2020年4月に緊急事態宣言が発出されて以降、テレワークの普及が一気に広がりました。しかしながら、感染症法の位置づけにおいて新型コロナウィルス感染症が2類から5類へ変更になり、テレワークの利用率は低下してきています。
テレワークという働き方が定着してきた中、仕事と子育ての両立をしていく上でどのような働き方が理想的か?
ご家庭で考えてみるチャンスかもしれません。
筆者は社会保険労務士、両立支援コーディネーターの資格を持ち、テレワーク、オフィス勤務の両方を経験しながら子育てをしています。
統計から分かるテレワークの現状、メリット、デメリット、そして育児介護休業法に定める「子の看護休暇」について解説をさせていただきます。
現状を知ろう!在宅勤務が減って出勤者が増加中?
「あれ、最近オフィスに出勤する人が増えてない?」「今はアクリル板が無いから、余計に密集してるように感じるね…」と社員が話している光景を見かけることが増えてきました。
2023年5月8日以降、感染症法の位置づけにおいて新型コロナウィルス感染症が2類から5類へ変更になり、オフィス内でもこのような変化が見られています。
2類から5類への変更後、感染対策としては、マスク着用が個人の選択・判断に変わり、飲食店ではアクリル板が取り外されるなど生活に変化がみられるのは、みなさんもご存知の通りです。

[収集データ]

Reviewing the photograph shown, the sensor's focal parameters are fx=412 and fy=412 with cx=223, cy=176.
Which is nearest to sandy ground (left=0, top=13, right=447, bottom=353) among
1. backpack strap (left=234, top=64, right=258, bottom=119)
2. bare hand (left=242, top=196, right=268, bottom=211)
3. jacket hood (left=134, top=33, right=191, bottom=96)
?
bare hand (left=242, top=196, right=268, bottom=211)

◆ **取り組むこと**
a - 本文について次の問いに答えよ。
(i) 緊急事態宣言が発出されたのはいつか。
(ii) 筆者が持つ資格は何か。
(iii) 2類から5類への変更は何年何月何日以降か。
b - 本文の「統計から分かるテレワークの現」から「みなさんもご存知の通りです。」までを、両端を含めて一字一句そのまま書き写せ。
根拠には本文だけを用いること。

◆ **各問の答え**
a -
(i) 2020年4月
(ii) 社会保険労務士と両立支援コーディネーター
(iii) 2023年5月8日以降

b -
統計から分かるテレワークの現状、メリット、デメリット、そして育児介護休業法に定める「子の看護休暇」について解説をさせていただきます。
現状を知ろう!在宅勤務が減って出勤者が増加中?
「あれ、最近オフィスに出勤する人が増えてない?」「今はアクリル板が無いから、余計に密集してるように感じるね…」と社員が話している光景を見かけることが増えてきました。
2023年5月8日以降、感染症法の位置づけにおいて新型コロナウィルス感染症が2類から5類へ変更になり、オフィス内でもこのような変化が見られています。
2類から5類への変更後、感染対策としては、マスク着用が個人の選択・判断に変わり、飲食店ではアクリル板が取り外されるなど生活に変化がみられるのは、みなさんもご存知の通りです。